U.S. Ag Secretary Tom Vilsack

U.S. Ag Secretary Tom Vilsack

U.S. Agriculture Secretary Tom Vilsack is describing 2014 as a year of big challenges, big issues and big accomplishments for farming. The former Iowa governor says one of the biggest challenges for farmers and ranchers was the effect of supply and demand on markets and prices.

A smaller supply of pork and beef led to higher prices and some consumers turning to other food choices. “And a bumper crop of other commodities brought the prices from fairly high levels down to levels that could potentially trigger some of the safety net programs at USDA in terms of the Farm Bill,” Vilsack said. Those other commodities that dropped in price included two of the biggest crops in Iowa — corn and soybeans.

One of the bigger accomplishments and challenges of 2014 was implementing the new Farm Bill. Vilsack believes the USDA did a remarkable job of instituting so many of the complex provisions of the new law. “Starting with the Disaster Assistance Program….now 465,000 producers receiving over 4.2 billion dollars of assistance. The development of the dairy margin protection program. The new safety net programs. The agricultural risk coverage program. New crop insurance opportunities for specialty crops,” Vilsack said.

One of the good things about the Farm Bill, according to Vilsack, was the way it got passed. “It underscores what can happen when people are willing to compromise, when people are willing to find middle ground as we were able to work with Republicans and Democrats on both sides in the House and in the Senate to try to ultimately get this bill done and the President signed the bill in February of 2014,” Vilsack said.

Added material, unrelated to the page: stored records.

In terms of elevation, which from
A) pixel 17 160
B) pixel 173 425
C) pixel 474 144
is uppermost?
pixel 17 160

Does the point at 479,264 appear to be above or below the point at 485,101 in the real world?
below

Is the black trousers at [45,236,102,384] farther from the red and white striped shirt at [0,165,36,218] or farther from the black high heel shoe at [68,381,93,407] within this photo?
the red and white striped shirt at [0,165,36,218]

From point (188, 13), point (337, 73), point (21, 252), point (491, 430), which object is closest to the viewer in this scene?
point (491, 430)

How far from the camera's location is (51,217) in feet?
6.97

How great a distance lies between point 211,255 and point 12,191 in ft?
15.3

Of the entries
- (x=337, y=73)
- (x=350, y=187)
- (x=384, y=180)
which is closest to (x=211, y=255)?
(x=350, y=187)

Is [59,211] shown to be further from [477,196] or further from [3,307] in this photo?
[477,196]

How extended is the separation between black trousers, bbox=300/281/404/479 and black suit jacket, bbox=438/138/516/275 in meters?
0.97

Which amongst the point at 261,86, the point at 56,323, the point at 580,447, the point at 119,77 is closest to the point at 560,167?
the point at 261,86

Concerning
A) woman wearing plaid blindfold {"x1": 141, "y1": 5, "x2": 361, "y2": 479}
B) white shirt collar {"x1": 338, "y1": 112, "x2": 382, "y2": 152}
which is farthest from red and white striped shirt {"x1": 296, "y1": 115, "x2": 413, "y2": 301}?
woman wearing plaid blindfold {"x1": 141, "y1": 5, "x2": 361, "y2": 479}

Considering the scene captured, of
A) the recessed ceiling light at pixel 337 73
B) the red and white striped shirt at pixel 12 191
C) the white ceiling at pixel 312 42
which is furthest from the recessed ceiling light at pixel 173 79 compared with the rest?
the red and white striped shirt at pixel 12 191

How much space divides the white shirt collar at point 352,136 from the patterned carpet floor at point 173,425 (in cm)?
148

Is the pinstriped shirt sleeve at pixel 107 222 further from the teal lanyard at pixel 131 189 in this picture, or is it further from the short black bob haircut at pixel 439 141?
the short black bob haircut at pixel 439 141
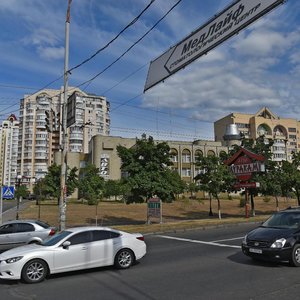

The Ag Secretary believes President Obama’s executive action on immigration this past November could help farmers keep the workers they need. Vilsack estimates it will impact up to 400,000 individuals who are working in agriculture.

As for 2015, Vilsack says trade will be critically important for creating new and expanded opportunities for U.S. agriculture and rural America. Vilsack says those opportunities include gaining access to huge, growing and lucrative Asian markets that represent one third of all world trade.